Vendere prima è quasi sempre la scelta migliore se:

  • hai bisogno dei soldi della vendita per comprare
  • hai un mutuo importante sulla casa attuale
  • il mercato della tua zona è lento
  • la tua casa potrebbe richiedere mesi per essere venduta
  • non hai grande margine economico per sostenere due immobili
È la strada più razionale e sicura.

Quando si può comprare prima

Comprare prima può avere senso se:

  • hai liquidità sufficiente
  • puoi ottenere facilmente un mutuo ponte o un secondo mutuo
  • la tua casa è molto richiesta e facilmente vendibile
  • trovi un’occasione davvero irripetibile
  • puoi sostenere per alcuni mesi il costo di due case
In questi casi comprare prima può evitare di perdere l’immobile giusto.
Ma va fatto con grande attenzione e solo dopo aver valutato bene tempi e numeri.
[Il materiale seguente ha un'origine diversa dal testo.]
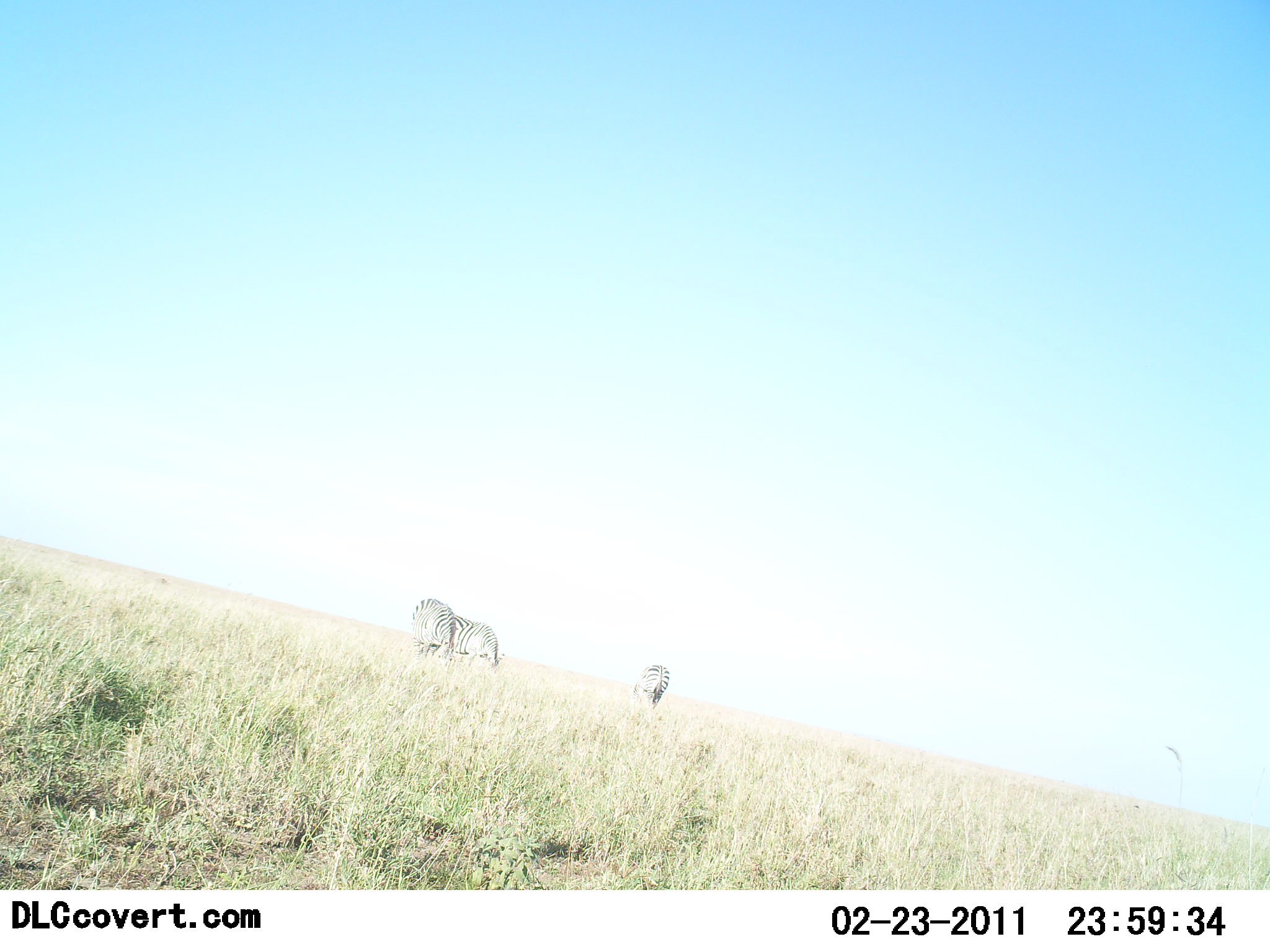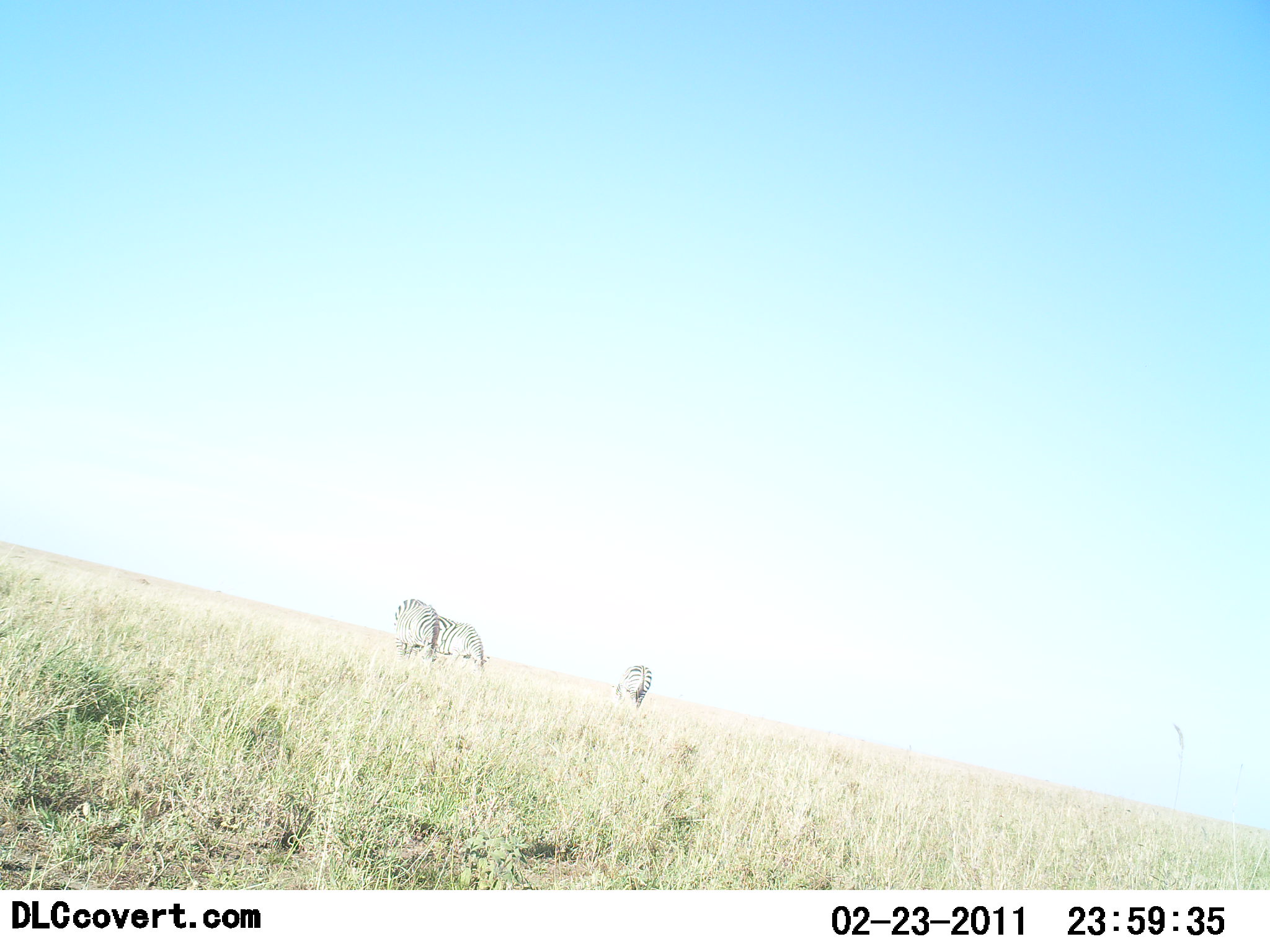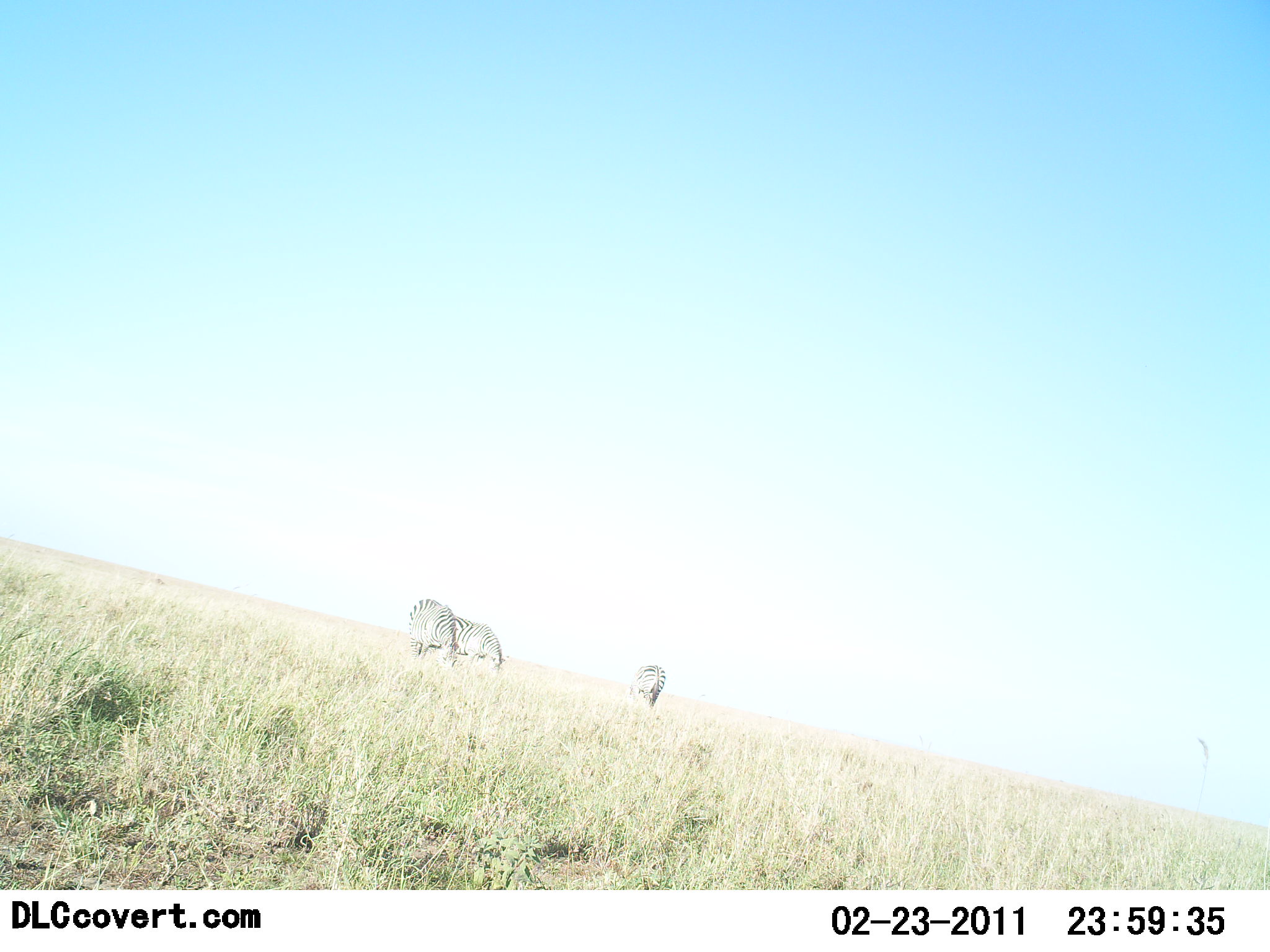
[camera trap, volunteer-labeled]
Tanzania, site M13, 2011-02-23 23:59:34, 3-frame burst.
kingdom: Animalia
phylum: Chordata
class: Mammalia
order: Perissodactyla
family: Equidae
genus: Equus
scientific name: Equus quagga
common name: plains zebra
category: zebra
Zebra (plains zebra) (Equus quagga), count 3. Behavior (volunteer vote fractions): standing 36%, resting 7%, moving 0%, interacting 7%. Young present (vote fraction): 0%. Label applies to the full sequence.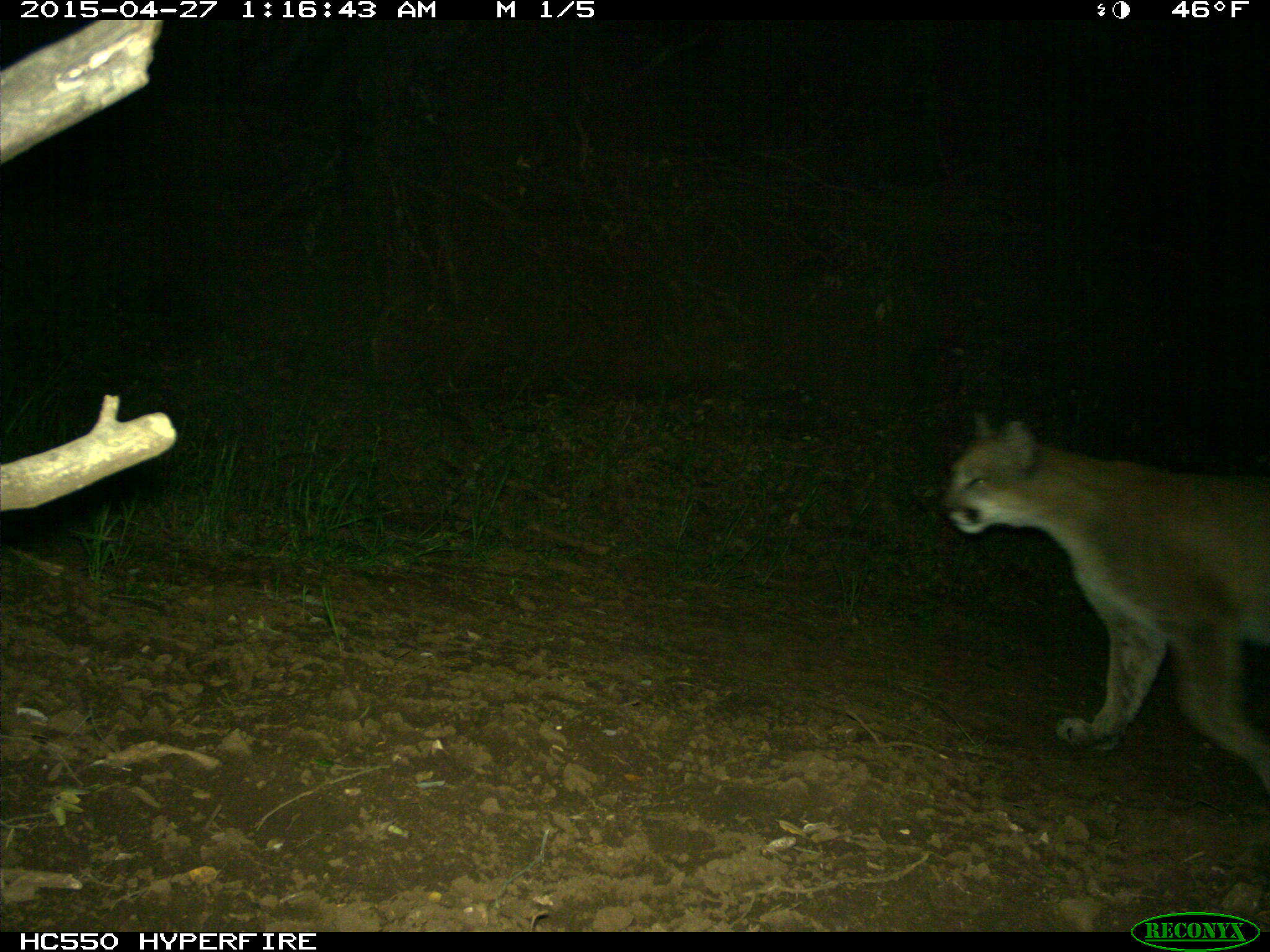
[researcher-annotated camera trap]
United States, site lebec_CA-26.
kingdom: Animalia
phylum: Chordata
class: Mammalia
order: Carnivora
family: Felidae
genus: Puma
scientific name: Puma concolor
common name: mountain lion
Puma concolor (mountain lion).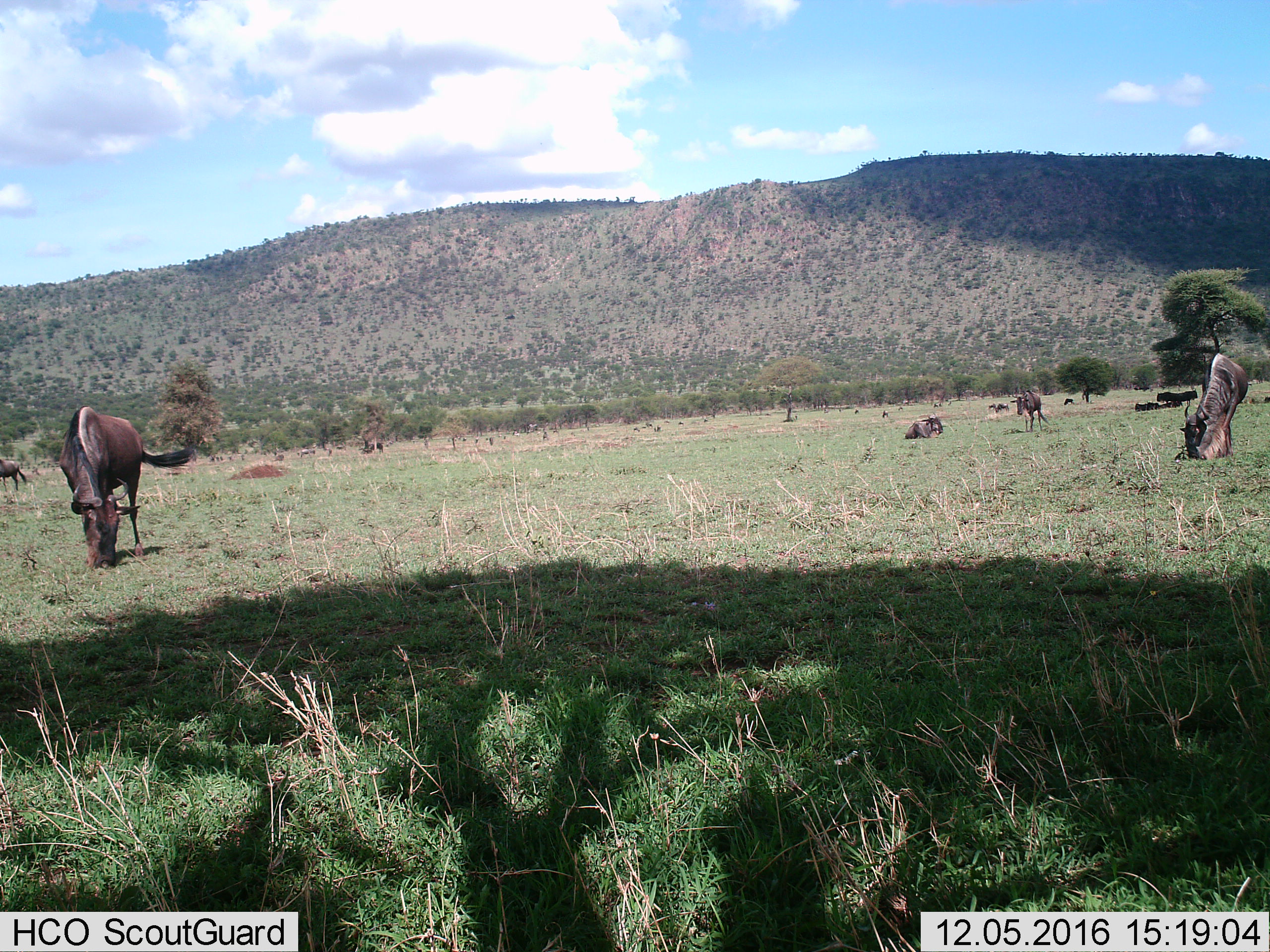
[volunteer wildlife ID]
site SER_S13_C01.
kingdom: Animalia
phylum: Chordata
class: Mammalia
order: Artiodactyla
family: Bovidae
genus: Connochaetes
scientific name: Connochaetes taurinus taurinus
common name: blue wildebeest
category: wildebeestblue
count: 11-50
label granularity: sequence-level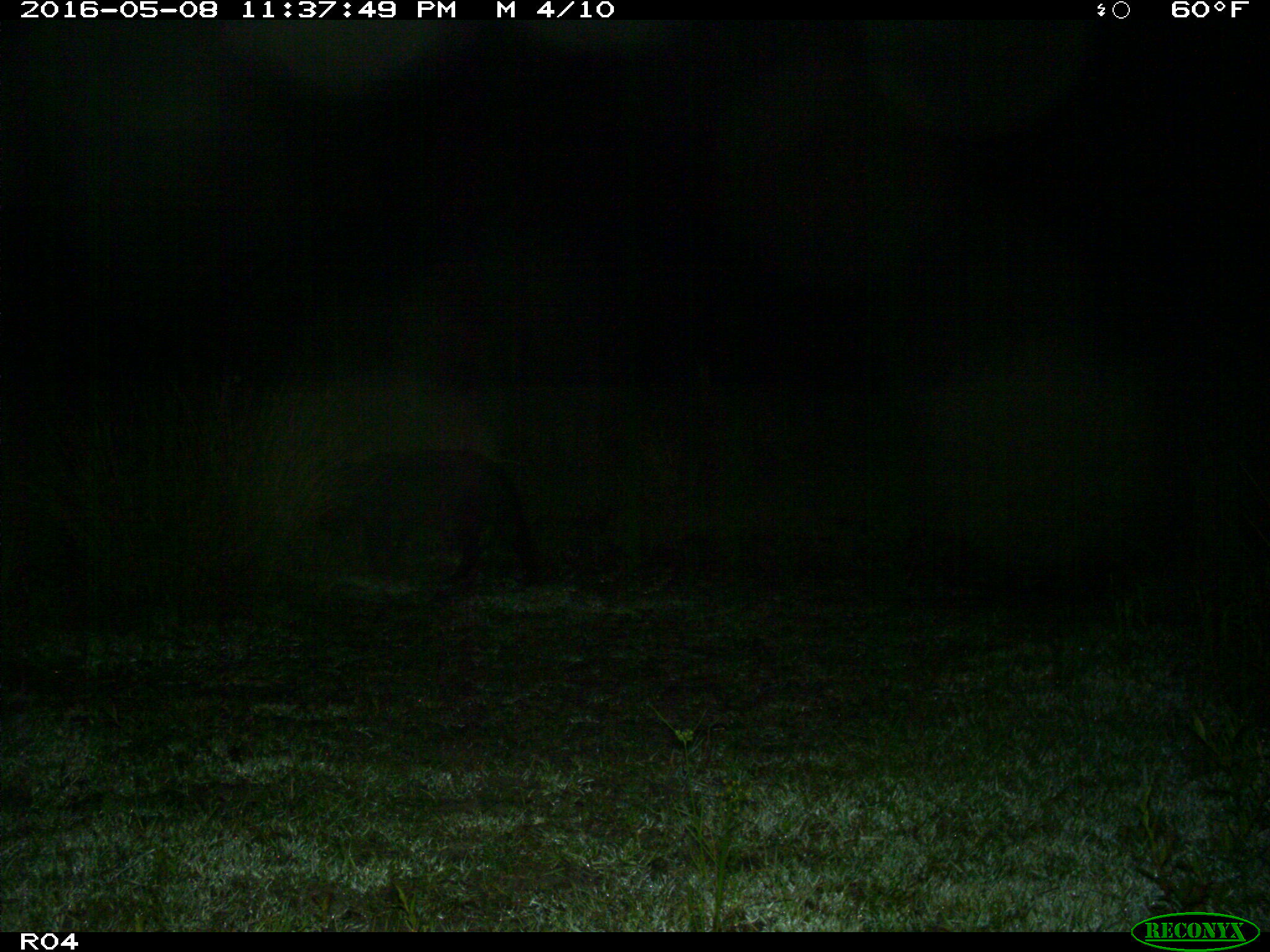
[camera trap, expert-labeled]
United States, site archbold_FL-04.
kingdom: Animalia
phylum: Chordata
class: Mammalia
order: Artiodactyla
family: Suidae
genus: Sus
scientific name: Sus scrofa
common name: wild boar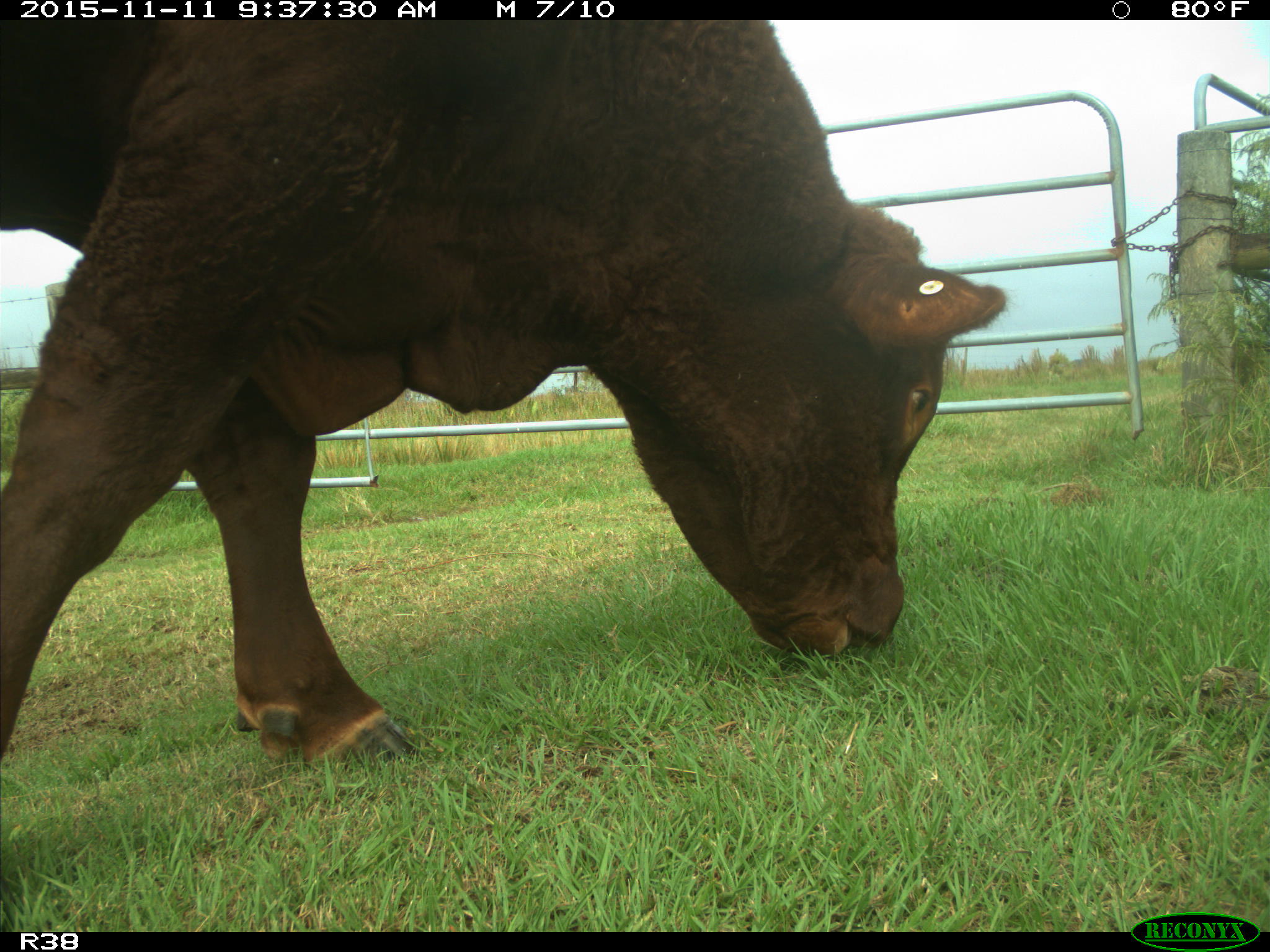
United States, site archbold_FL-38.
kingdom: Animalia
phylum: Chordata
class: Mammalia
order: Artiodactyla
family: Bovidae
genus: Bos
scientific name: Bos taurus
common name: domestic cow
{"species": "Bos taurus (domestic cow)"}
Il vero errore: decidere senza fare i conti

Molti prendono questa decisione “a sensazione”. Invece andrebbe fatta con due prospetti molto concreti.
Scenario 1: vendo prima.
Casa attuale: valore realistico 300.000 euro
Mutuo residuo: 80.000 euro
Liquidità disponibile dopo la vendita: 220.000 euro
Nuova casa desiderata: 350.000 euro
In questo caso sai che ti servirà un mutuo di circa 130.000 euro. Parti con numeri certi, puoi cercare case nella fascia giusta e non rischi sorprese.

Scenario 2: compro prima.
Nuova casa: 350.000 euro
Caparra e spese iniziali: 50.000 euro
Mutuo necessario nell’immediato: quasi totale
La tua casa attuale è ancora sul mercato e pensi di venderla a 300.000 euro. Ma se poi si vende dopo 8 mesi a 270.000 euro, ti ritrovi con: meno liquidità del previsto, più mutuo mesi di doppie spese.
Ed è lì che nasce la sensazione di aver fatto il passo più lungo della gamba.

La soluzione intermedia

La soluzione migliore spesso è nel mezzo.
Mettere in vendita la propria casa prima, iniziare già a cercare la nuova e comprare solo quando la vendita è ben avviata o già definita. Ad esempio:

  • hai già ricevuto una proposta
  • hai firmato un preliminare
  • sai che il rogito sarà tra qualche mese
A quel punto puoi muoverti con molta più tranquillità, magari subordinando l’acquisto alla vendita della tua casa oppure concordando tempi compatibili. Esistono anche strumenti utili:
  • proposta subordinata alla vendita della propria casa
  • mutuo ponte
  • rogiti con date differite
  • affitto temporaneo
  • consegna posticipata dell’immobile venduto
Spesso bastano questi accorgimenti per evitare di scegliere tra “troppo presto” e “troppo tardi”.

La vera domanda

Alla fine, la domanda giusta non è:
“Meglio comprare prima o vendere prima?”
La domanda vera è:
“Quanto posso permettermi di rischiare?”